● **RECORDS TO USE**
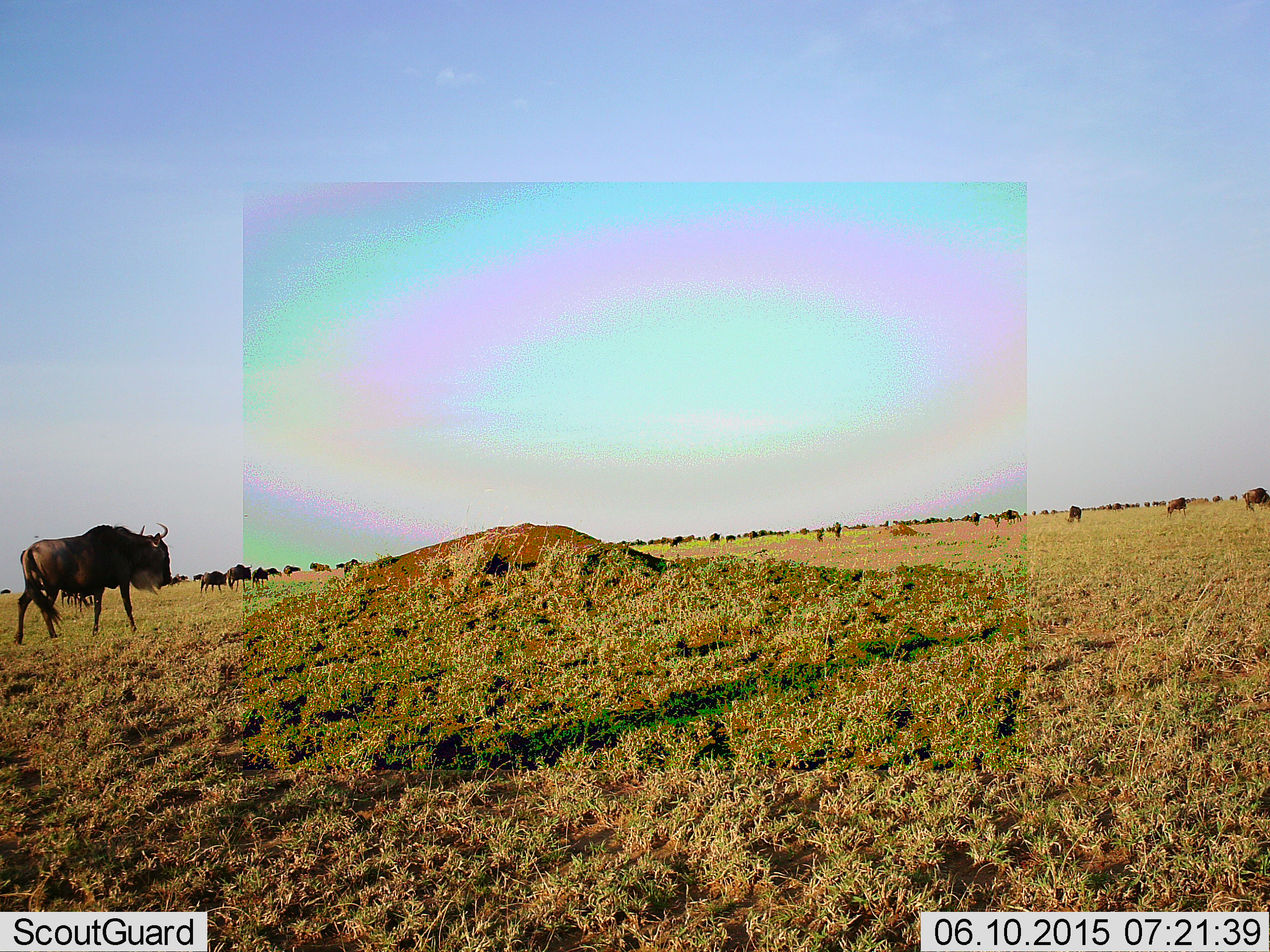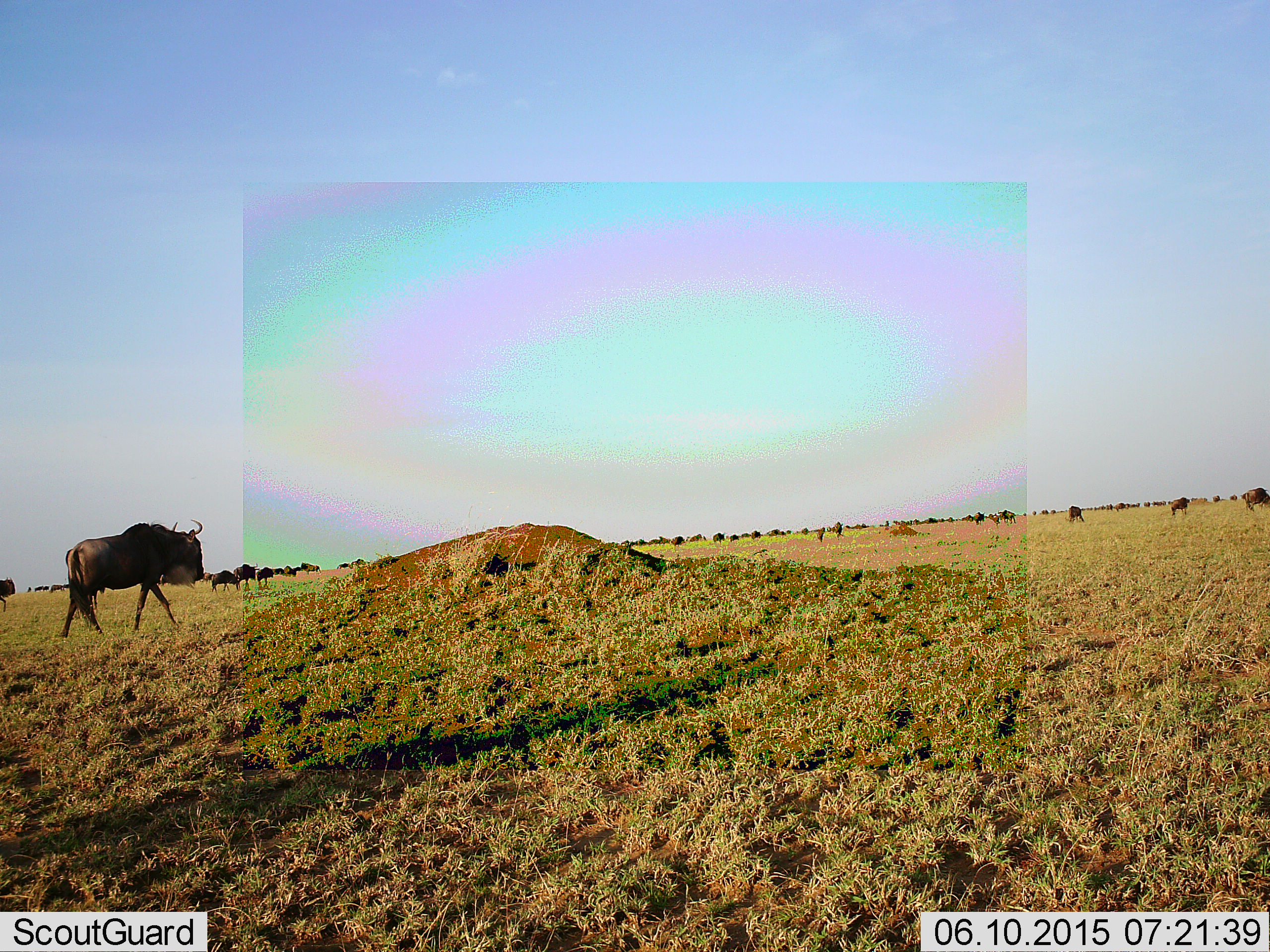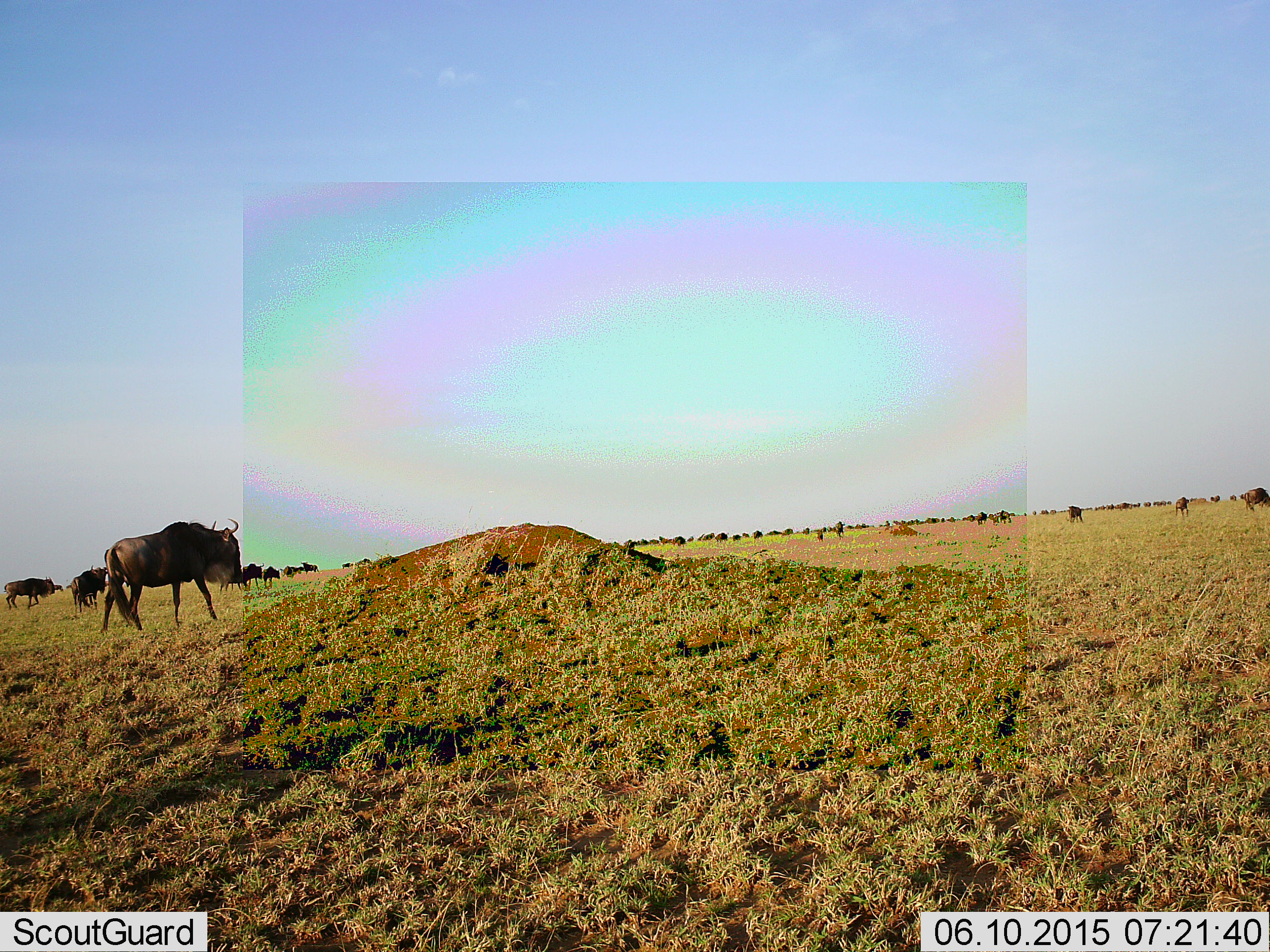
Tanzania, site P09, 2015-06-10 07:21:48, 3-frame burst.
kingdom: Animalia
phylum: Chordata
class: Mammalia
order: Artiodactyla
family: Bovidae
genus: Connochaetes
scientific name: Connochaetes taurinus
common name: blue wildebeest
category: wildebeest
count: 51+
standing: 70%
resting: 10%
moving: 90%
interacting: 10%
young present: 0%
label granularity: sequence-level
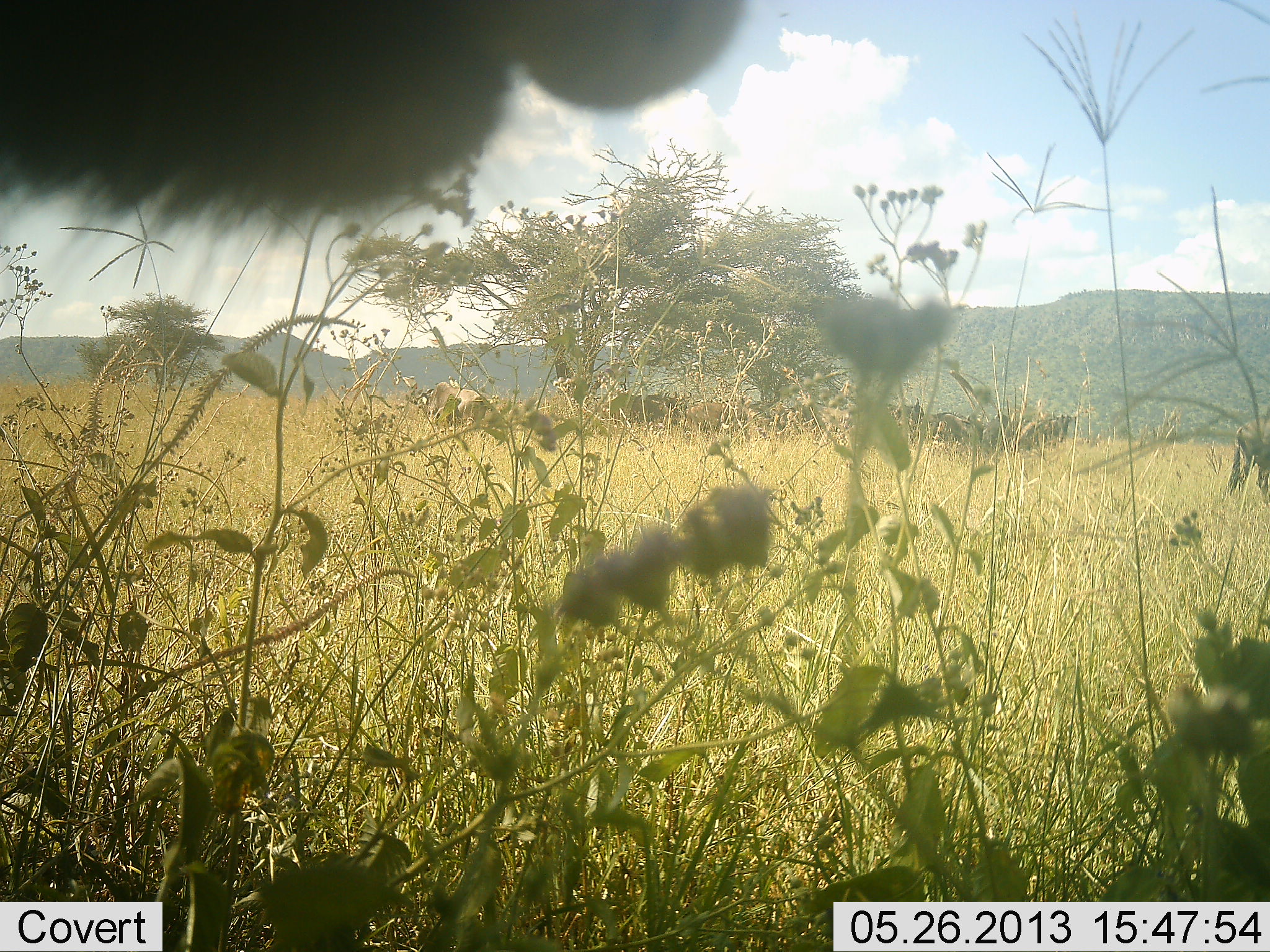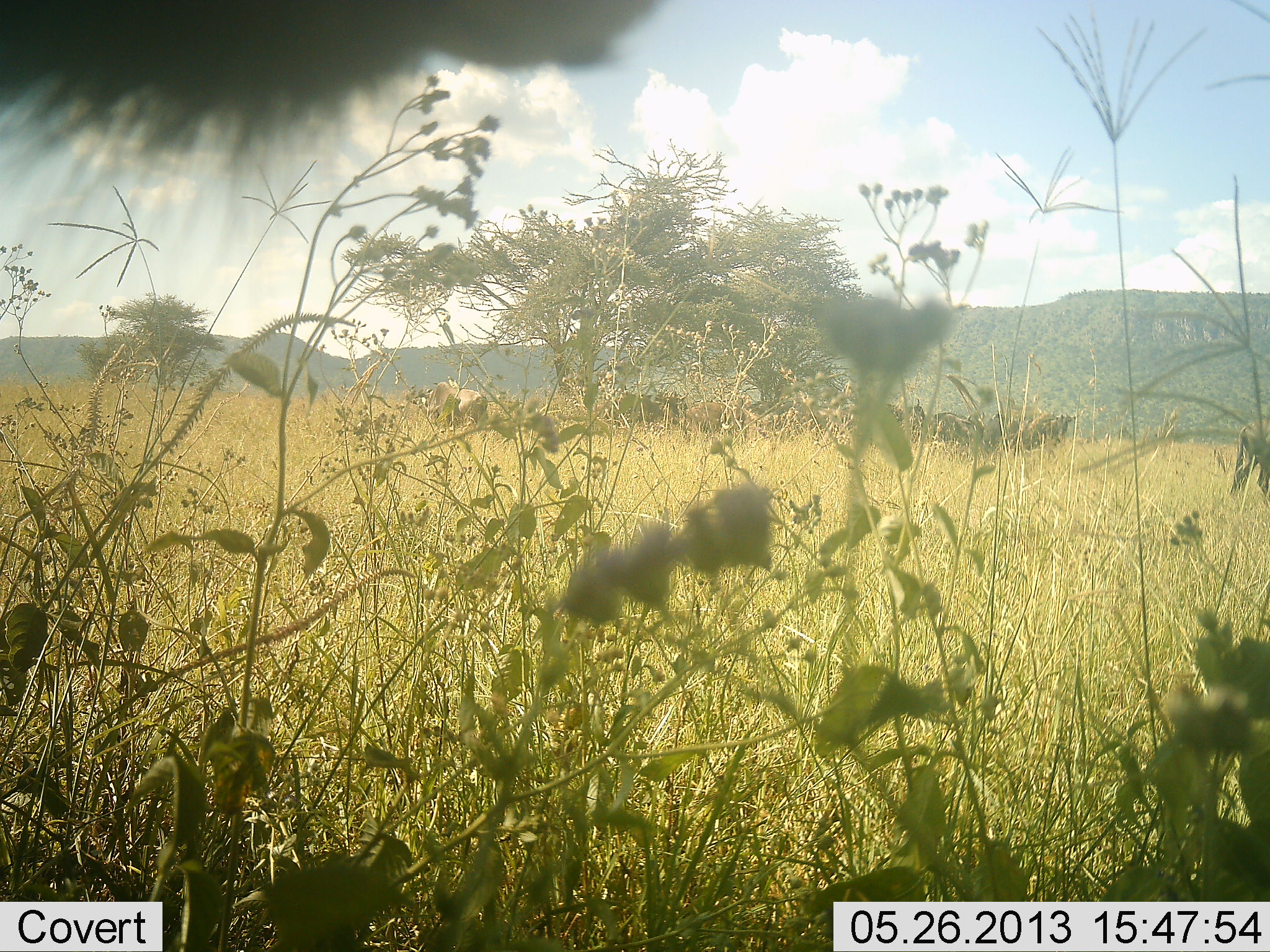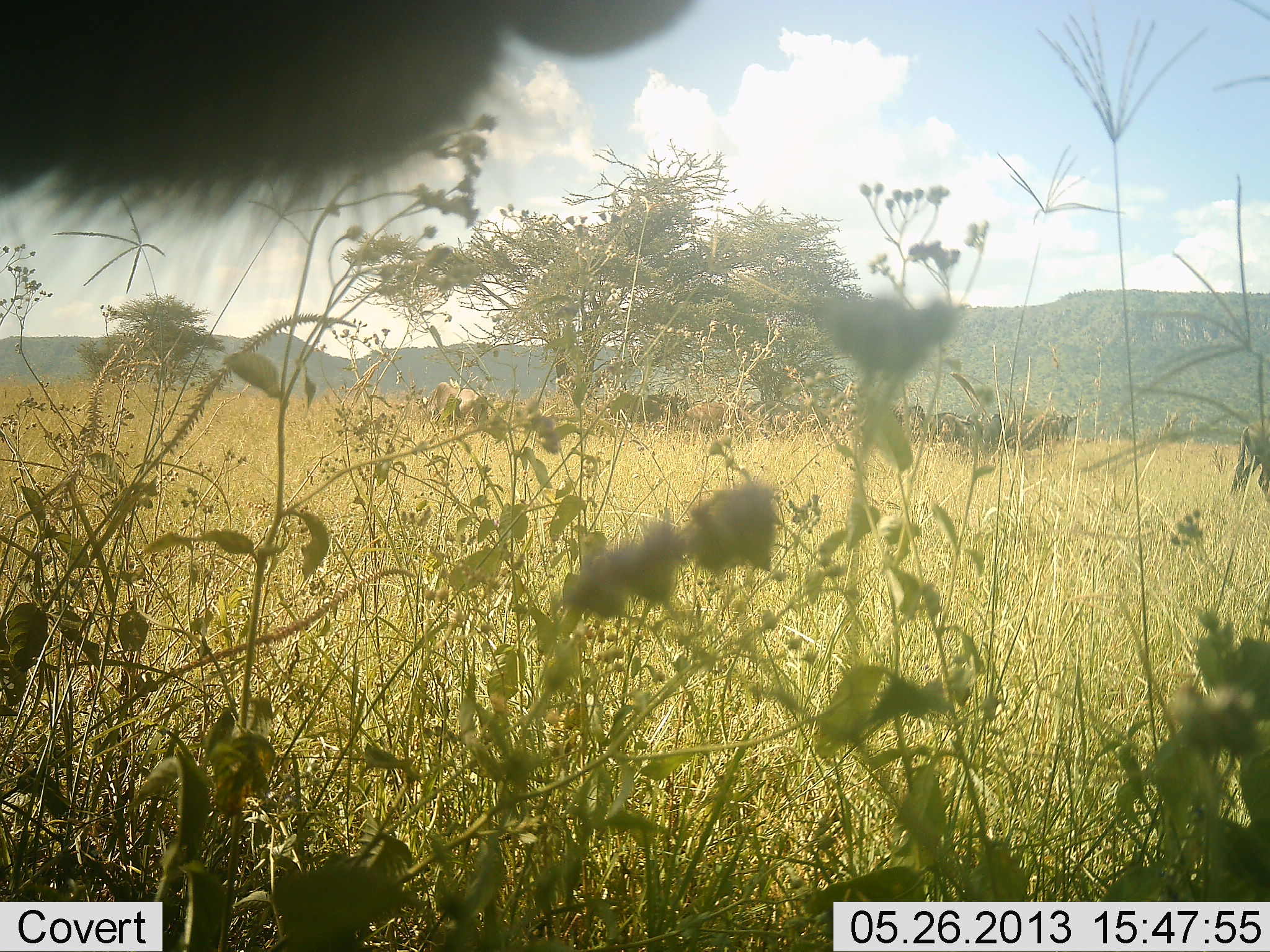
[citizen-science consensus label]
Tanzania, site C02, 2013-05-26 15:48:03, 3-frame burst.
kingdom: Animalia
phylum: Chordata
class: Mammalia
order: Artiodactyla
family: Bovidae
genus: Connochaetes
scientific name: Connochaetes taurinus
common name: blue wildebeest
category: wildebeest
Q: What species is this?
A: Wildebeest (blue wildebeest) (Connochaetes taurinus).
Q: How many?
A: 8.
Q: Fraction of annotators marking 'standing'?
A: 78%.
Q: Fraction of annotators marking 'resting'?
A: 22%.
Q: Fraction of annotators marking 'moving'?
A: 0%.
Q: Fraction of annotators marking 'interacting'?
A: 11%.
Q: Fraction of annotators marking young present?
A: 0%.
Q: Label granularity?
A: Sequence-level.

● **EXERCISE OBJECTIVE**
Print out the whole of the material word for word, without pictures.

● **ANSWER FOR THE TASK**
Tanzania, site P09, 2015-06-10 07:21:48, 3-frame burst.
kingdom: Animalia
phylum: Chordata
class: Mammalia
order: Artiodactyla
family: Bovidae
genus: Connochaetes
scientific name: Connochaetes taurinus
common name: blue wildebeest
category: wildebeest
count: 51+
standing: 70%
resting: 10%
moving: 90%
interacting: 10%
young present: 0%
label granularity: sequence-level
[citizen-science consensus label]
Tanzania, site C02, 2013-05-26 15:48:03, 3-frame burst.
kingdom: Animalia
phylum: Chordata
class: Mammalia
order: Artiodactyla
family: Bovidae
genus: Connochaetes
scientific name: Connochaetes taurinus
common name: blue wildebeest
category: wildebeest
Q: What species is this?
A: Wildebeest (blue wildebeest) (Connochaetes taurinus).
Q: How many?
A: 8.
Q: Fraction of annotators marking 'standing'?
A: 78%.
Q: Fraction of annotators marking 'resting'?
A: 22%.
Q: Fraction of annotators marking 'moving'?
A: 0%.
Q: Fraction of annotators marking 'interacting'?
A: 11%.
Q: Fraction of annotators marking young present?
A: 0%.
Q: Label granularity?
A: Sequence-level.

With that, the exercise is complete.